■ Exercise description
The lines below must be transcribed exactly as given, with the images removed.

■ Information supplied
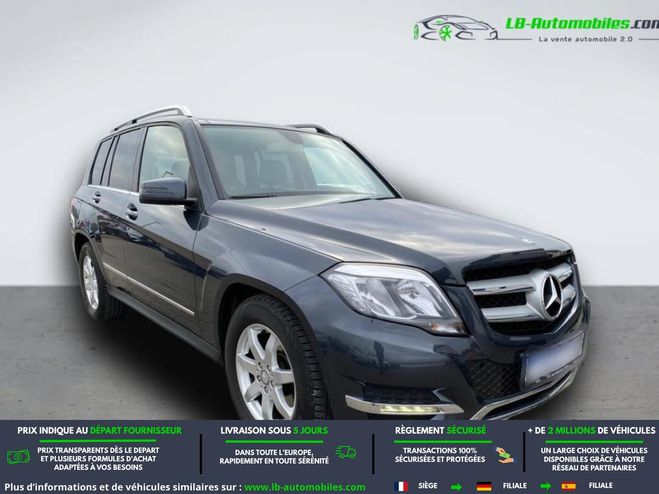 Mercedes Classe GLK GLK 220 CDI BVA Gris M�tallique de 2013
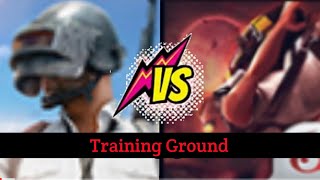 Free Fire Vs Pubg Training Mode | Which Is Best Pubg Or Free Fire | Raino Gaming screenshot 3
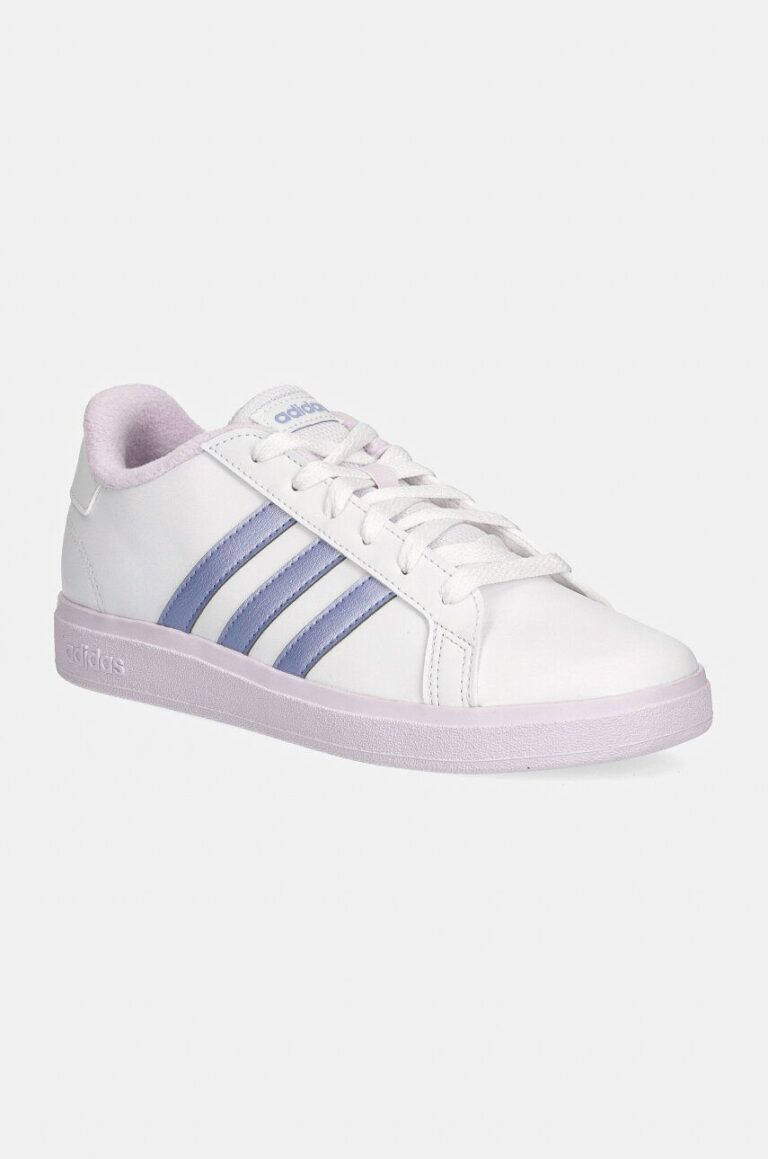 adidas sneakers pentru copii GRAND COURT 2.0 culoarea roz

■ Result
 Mercedes Classe GLK GLK 220 CDI BVA Gris M�tallique de 2013
 Free Fire Vs Pubg Training Mode | Which Is Best Pubg Or Free Fire | Raino Gaming screenshot 3
 adidas sneakers pentru copii GRAND COURT 2.0 culoarea roz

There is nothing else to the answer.